Shifts in nFGFR1 function in NPCs and NCCs were associated with extensive disruption or remodeling of the highly synchronized clustered GANs, indicating that nFGFR1 controls the formation of hierarchical gene networks. nFGFR1 coordinates the activities of transcription factor genes with those of other developmental genes (Figure 5 and Figure S8). For example, two groups of transcription factors in NCCs had miror-like patterns of correlations with neurodevelopmental genes (group I and group II), indicating they exert antagonistic positive and negative control of the neurodevelopmental genes (Figure 5). These correlation patterns are set by the endogenous levels of nFGFR1, as they were deconstructed by either diminished function or overexpression of nFGFR1. We conclude that nFGFR1, which targets the promoters of many of the GAN genes, underwrites the coordinate transcriptome by shifting the balance of positive and negative cross-coordination and lowering the corresponding entropy.
In our investigation of NPC → NCC differentiation, we have focused primarily on the bona fide neurodevelopmental pathways. Neurons produce and respond to a variety of cytokines and other pro-inflammatory molecules which control their development [34] and may play a role in schizophrenia [35]. The nFGFR1-controlled GANs include genes which encode cytokine receptor TNFRSF21, signaling molecule ANKRD18DP, MAPK proteins, Notch, WNT, and WNT receptors, all known to mediate actions of neuroinflammatory proteins. Furthermore, in cerebral organoids, the iPSCs develop also to microglia, astrocytes, and oligodendrocytes, all of which are controlled by FGFR [36,37,38] and may contribute to the cortical maldevelopment in schizophrenia. For example, activation of microglia by TNF leads to cortical malformations similar to those observed in the schizophrenia organoids [38].

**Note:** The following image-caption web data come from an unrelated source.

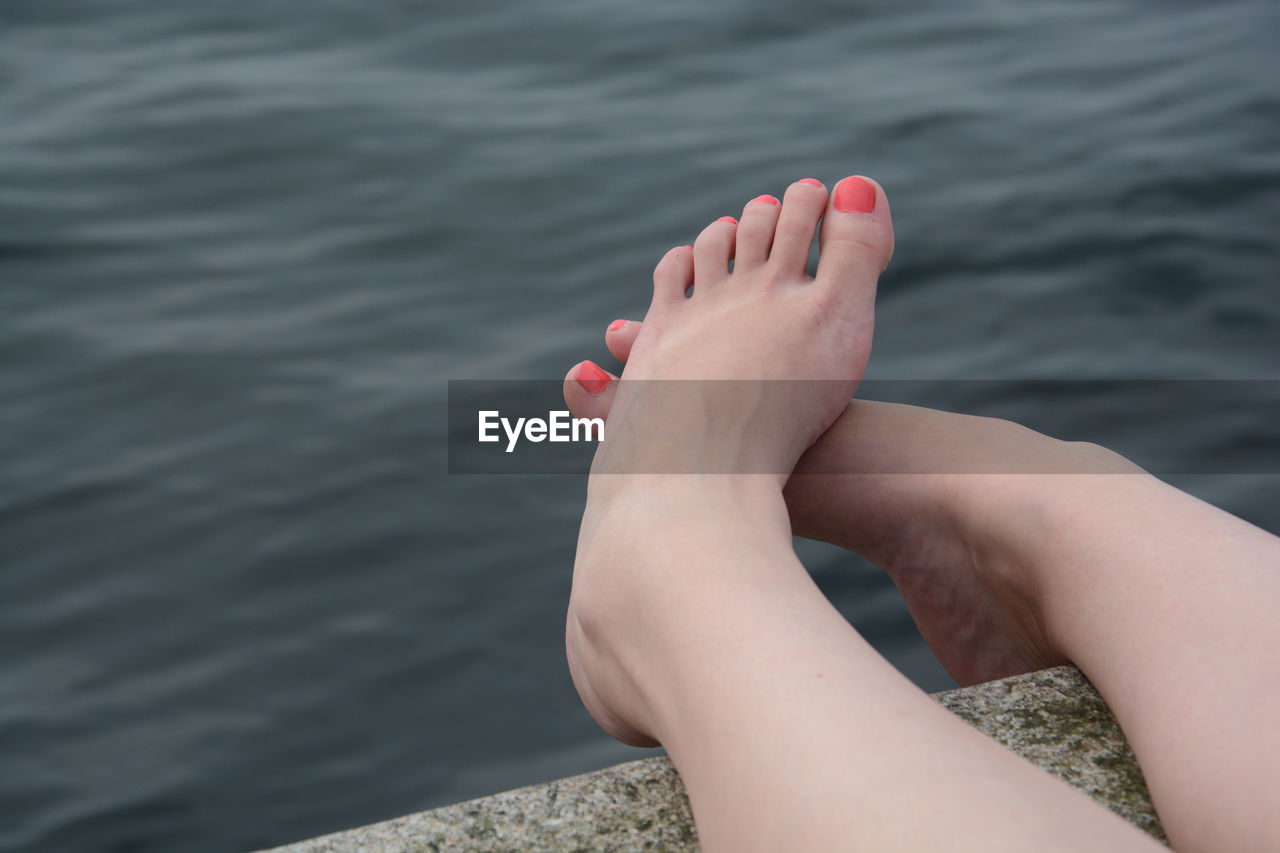 Low Section Of Woman Relaxing On Pier By Lake
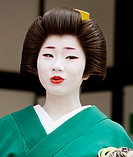 Geisha in traditional make-up and wearing a kimono in the Gion district of Kyoto, Japan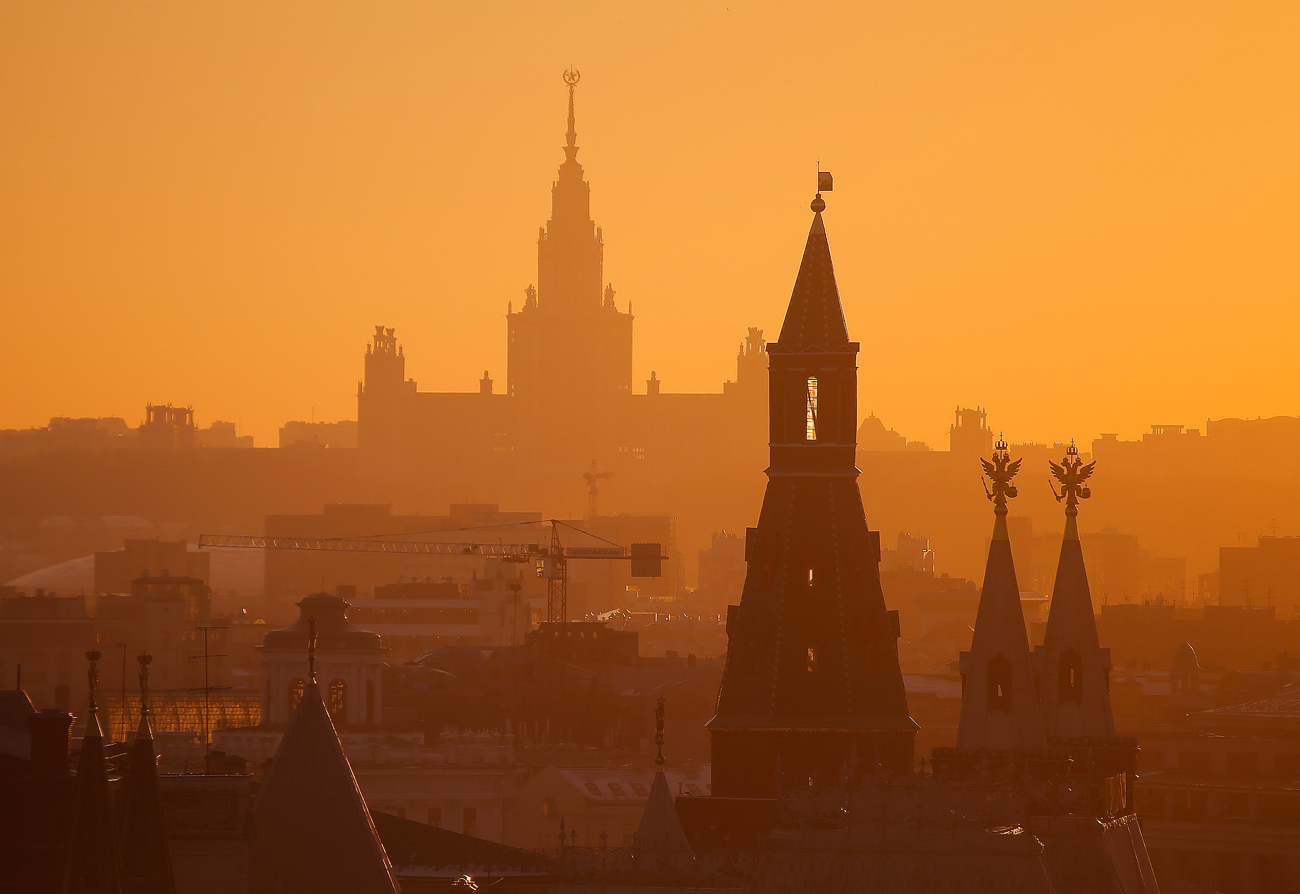 A view shows the main building of the Lomonosov Moscow State University (back) and a tower of the Kremlin (front) during sunset in Moscow, Russia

3.3. RCMs Are Kernels of GANs
In gene regulatory networks, simple integrative motifs (i.e., feedback motifs, feed-forward-and-gate motifs, etc.) can combine into dense overlapping regulons that transduce and often sustain irreversible developmental decisions; these combined motifs may persist after the input signal has vanished [30]. Analogous to these integrative motifs, RCMs of GANs may combine into larger genome groupings, which we call “coordinons.” We modeled RCMs as R-C-L circuits, which enabled us to show that an increasing complexity of RCMs progressively eliminates gene activity fluctuations and dampens activity noise to ensure genome homeostasis. In the proposed model, an overly complex RCM acts as a genome low entropy sink that extinguishes the incoming information flow, whereas a less complex (critical complexity) higher entropy RCM allows the information to reliably continue on while minimizing noise and thus disinformation (i.e., gene activity).
In NPCs, the RCM genomic sink promoted by nFGFR1 could maintain a nondifferentiated state by resisting stimuli that extinguish cell renewal networks and initiate differentiation. On the other hand, the critical complexity RCMs in NCCs promoted by nFGFR1 facilitate transmission of developmental signals across GANs to allow neuronal differentiation while minimizing disinformation noise. Similar models have been proposed for brain activity networks in which an overly complex network with low entropy is less amenable to functional modification than a less complex, higher entropy network [39].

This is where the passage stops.